Automated Project Documentation, Making the SAS®

System Document Its Own Programs


Abstract

Documenting a SAS program is not always a pleasant task but it is essential to the success of software project management. This paper will present a tool and an approach to automating the documentation process without a great deal of extra coding. Instead of typing extra documentation information and compiling it, this utility will extract existing information from the program header and compile it automatically. Exploring the many features of data step and SAS macro language enables the utility to extract key information from the header of each program and automatically build a data set containing pertinent information. This data set will then be used for project tracking and reporting. Although documentation of SAS programs cannot be avoided all together, there are ways of automating and lessening this laborious task.


Introduction

If project documentation is a process of managing a collection of information pertaining to your programs, why not let SAS document its own programs? That is exactly what this paper will demonstrate as it shows a tool, the DOCUMENT utility, which automates this process.

Most good programs contain documentation in the header of its code. As a single program, the documentation is complete since all the necessary information is contained in its header. In more substantial projects, however, there may exist tens or hundreds of programs. The challenge then is to compile all of this information from each program into one organized and concise documentation report as shown in Figure 1.

This final vital piece of information could be used for a myriad of documentation purposes. Depending on the choice of information and sort order, this information could simply generate an alphabetical list of the programs; or, it could show a complex report, such as the chronological order of the programs broken down by different programmers from the project team with various input/output data sets. This paper will not attempt to show all the different ways of reporting the final project documentation since that is specific to the regulatory or management requirements of each project.
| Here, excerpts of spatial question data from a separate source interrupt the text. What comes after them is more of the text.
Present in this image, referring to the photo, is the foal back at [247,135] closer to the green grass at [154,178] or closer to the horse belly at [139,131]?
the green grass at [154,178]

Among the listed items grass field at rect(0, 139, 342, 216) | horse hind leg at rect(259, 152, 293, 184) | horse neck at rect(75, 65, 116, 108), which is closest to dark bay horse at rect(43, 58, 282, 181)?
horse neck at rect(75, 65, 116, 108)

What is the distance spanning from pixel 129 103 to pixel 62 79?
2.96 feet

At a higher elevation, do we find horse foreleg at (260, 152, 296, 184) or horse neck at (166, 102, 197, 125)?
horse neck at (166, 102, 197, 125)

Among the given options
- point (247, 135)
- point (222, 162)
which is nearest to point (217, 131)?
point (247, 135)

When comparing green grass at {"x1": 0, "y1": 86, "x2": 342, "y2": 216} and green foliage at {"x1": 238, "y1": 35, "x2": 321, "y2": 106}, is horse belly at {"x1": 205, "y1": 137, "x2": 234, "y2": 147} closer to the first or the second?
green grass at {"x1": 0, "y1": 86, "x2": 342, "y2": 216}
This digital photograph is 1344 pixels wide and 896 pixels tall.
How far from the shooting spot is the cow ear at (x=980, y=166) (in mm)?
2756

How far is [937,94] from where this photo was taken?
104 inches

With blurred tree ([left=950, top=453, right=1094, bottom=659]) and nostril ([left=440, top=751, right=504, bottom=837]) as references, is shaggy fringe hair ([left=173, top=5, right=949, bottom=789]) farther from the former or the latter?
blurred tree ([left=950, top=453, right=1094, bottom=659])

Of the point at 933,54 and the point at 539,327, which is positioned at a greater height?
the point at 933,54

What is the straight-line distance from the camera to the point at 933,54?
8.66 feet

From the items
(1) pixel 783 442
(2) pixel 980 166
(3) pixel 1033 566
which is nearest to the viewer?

Instead, it will demonstrate a technique of gathering the information and storing it into a SAS dataset for better management and reporting of this documentation data. There will be some simple sample reports for illustrative purposes.

The first section of this paper will show how the DOCUMENT utility is used without going into the details of the programming. The second section will highlight some of the programming techniques of DOCUMENT using SAS macro language and data step manipulations. Not every single line of code will be discussed here but sections will be highlighted to give a conceptual understanding. The entire program code will be included in the Appendix.

Using the DOCUMENT Utility

The steps in using the DOCUMENT utility include the following:

  1. Modify all SAS programs which are to be documented to have uniform header information
  2. Specify the types of desired specification for documentation in the DOCUMENT program
  3. Run the DOCUMENT program to generate the final report

Uniform Header Information

In order for this utility to extract the proper information, the header information in all programs needs to be consistent. An example of a header for a program may be:


*********************************************************
Project Code : XYZ1012
Program Name : vitalhyp
Programmer : Vincent Clark
Date : 02/13/95
Modified by/Date : none
Input Data : dosefile, trtfile, aefile
tempfile
Output Data : none
External Macros : none
Input ASCII Files : none
Output ASCII Files : none
Purpose of Program : Create table for Vital Signs During
Treatment Period broken down by
hypertension
********************************************************;

The key fields containing comments for documentation include Project Code, Program Name, Programmer, Date and so on. If another program in the project has Program Location instead and does not contain other corresponding fields, DOCUMENT will not be able to compile the information since it will not find any fields in common. This utility is very picky in matching up header information because it uses SAS data step to merge and correlate its information. For example, Program Name and Name of Program will not merged properly. The utility is strict upon its format but this will allow for accurate, and consistent documentation. It is therefore recommend that your programs have a standard header for each project.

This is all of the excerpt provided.